5 comments to Are EU migrant workers bankrupting us?

  • Julia Green

    Best daily news there is in Britain, the rest are lying to us…mostly by omission. THIS is the BBC’s crime.

  • chris

    I have often wondered whether the real effect of immigration is just (unskilled) worker substitution. In other words, to what extent, does cheaper imported labour replace indigenous workers. In a society which has a host of welfare benefits such as free healthcare, unemployment benefit, child benefit, free education etc it makes no sense to use immigration to enlarge the unproductive part of the population. Even if the substituted worker contributed a higher share of the country’s expenditure, this strategy must result in a double loss. Less tax take and more paid out for the replaced persons family welfare.

    In higher skill jobs importing workers is often more related to skill shortages within the indigenous population. However, the combined effect is to de-skill the indigenous workers. The end game is not a productive and wealthy society. As you say, the end result is impoverishment because, gradually, income diminishes and no one will have the wealth to buy manufactured goods and support the State we now take for granted.

  • Stillreading

    I see it all first hand where I live.
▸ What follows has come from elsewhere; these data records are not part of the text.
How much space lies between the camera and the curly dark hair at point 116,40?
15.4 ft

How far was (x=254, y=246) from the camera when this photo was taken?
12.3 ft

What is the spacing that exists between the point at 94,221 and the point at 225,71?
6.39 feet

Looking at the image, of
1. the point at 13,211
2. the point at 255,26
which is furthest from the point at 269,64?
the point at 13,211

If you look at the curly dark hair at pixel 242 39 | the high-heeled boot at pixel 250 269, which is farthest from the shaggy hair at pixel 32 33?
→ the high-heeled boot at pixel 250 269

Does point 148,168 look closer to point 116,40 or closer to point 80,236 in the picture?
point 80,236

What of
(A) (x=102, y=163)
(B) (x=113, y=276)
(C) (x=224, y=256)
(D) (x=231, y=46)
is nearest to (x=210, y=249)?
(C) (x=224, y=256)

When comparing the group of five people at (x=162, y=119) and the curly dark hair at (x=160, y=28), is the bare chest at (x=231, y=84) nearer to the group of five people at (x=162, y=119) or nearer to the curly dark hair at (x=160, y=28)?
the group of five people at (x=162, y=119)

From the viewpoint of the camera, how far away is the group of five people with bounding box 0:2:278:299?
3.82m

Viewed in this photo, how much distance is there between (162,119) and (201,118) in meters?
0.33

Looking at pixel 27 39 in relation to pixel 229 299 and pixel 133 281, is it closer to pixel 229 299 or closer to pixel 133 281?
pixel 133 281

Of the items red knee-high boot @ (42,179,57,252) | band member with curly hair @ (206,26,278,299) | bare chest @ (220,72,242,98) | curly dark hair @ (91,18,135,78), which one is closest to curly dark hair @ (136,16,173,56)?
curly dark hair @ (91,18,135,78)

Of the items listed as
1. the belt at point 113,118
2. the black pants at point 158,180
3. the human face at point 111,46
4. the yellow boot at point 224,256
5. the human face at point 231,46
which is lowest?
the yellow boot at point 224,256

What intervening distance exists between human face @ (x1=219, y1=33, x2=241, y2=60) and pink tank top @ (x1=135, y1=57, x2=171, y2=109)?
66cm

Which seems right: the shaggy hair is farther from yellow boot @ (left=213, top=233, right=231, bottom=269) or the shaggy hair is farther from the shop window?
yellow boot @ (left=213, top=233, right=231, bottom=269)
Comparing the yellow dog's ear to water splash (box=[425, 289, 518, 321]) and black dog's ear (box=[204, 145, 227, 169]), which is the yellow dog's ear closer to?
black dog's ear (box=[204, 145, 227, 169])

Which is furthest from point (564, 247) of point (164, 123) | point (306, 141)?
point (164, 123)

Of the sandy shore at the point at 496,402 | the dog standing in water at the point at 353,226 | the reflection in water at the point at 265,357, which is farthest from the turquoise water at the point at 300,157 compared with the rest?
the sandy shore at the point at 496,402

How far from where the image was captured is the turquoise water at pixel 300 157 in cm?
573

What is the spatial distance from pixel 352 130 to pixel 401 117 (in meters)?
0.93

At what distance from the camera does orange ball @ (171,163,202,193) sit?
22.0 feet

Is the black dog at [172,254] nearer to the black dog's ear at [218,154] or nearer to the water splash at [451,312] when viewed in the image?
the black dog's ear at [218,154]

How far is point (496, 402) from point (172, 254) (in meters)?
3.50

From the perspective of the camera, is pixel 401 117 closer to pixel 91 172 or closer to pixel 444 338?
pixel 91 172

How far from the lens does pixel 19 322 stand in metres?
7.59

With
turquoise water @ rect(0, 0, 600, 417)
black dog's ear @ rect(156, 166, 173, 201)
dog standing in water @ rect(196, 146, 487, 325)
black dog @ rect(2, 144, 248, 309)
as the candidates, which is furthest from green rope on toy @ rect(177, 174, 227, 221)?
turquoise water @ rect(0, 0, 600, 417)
Fields peopled with Eastern European immigrants (probably in the UK temporarily, but that’s not the point) cutting cabbages, stripping sprouts, gathering up spuds, planting and harvesting lettuces, while the young and fit indigenous idle, who can’t be bothered to roll from their beds before mid-morning and consider agricultural work beneath their dignity, live on benefits. Furthermore, these foreign workers occupy accommodation which could otherwise be available for working families, and they also inevitably increase the demand on local GPs and hospitals. You cannot, though, escape the fact that when you talk to the employers, they say unambiguously that the foreigners work diligently and get through far more in any given time than would members of our home-born currently unemployed, but perfectly fit potential work force.

  • Barry Richards

    No mention of the immigration from outside the EU. Shameful.
    The eastern Europeans come here to better their lives, not to live off of us. We need more workers to replace an ageing population and do the jobs the British young do not want to do. Leaving the EU will damage Britain far more in the short term than the immigration from there. Why can’t people see that. Pound, economy, inflation, trade, manufacturing. It’s the elephant in the room. I hope we still live in a democracy with free speech but fake news and misinformation seem to be winning.

  • David Craig

    Dear Mr Richards,I have to use the figures that are available. Surely even you can understand that our Government would never publish such information on migrants from outside that Eu as that would be admitting that Third-World migration probably costs us between £30bn and £60bn a year. In fact, if we hadn’t had any Third-World migration, we wouldn’t have any debt or any interest payments and would therefore have another £45bn a year to spend on public services.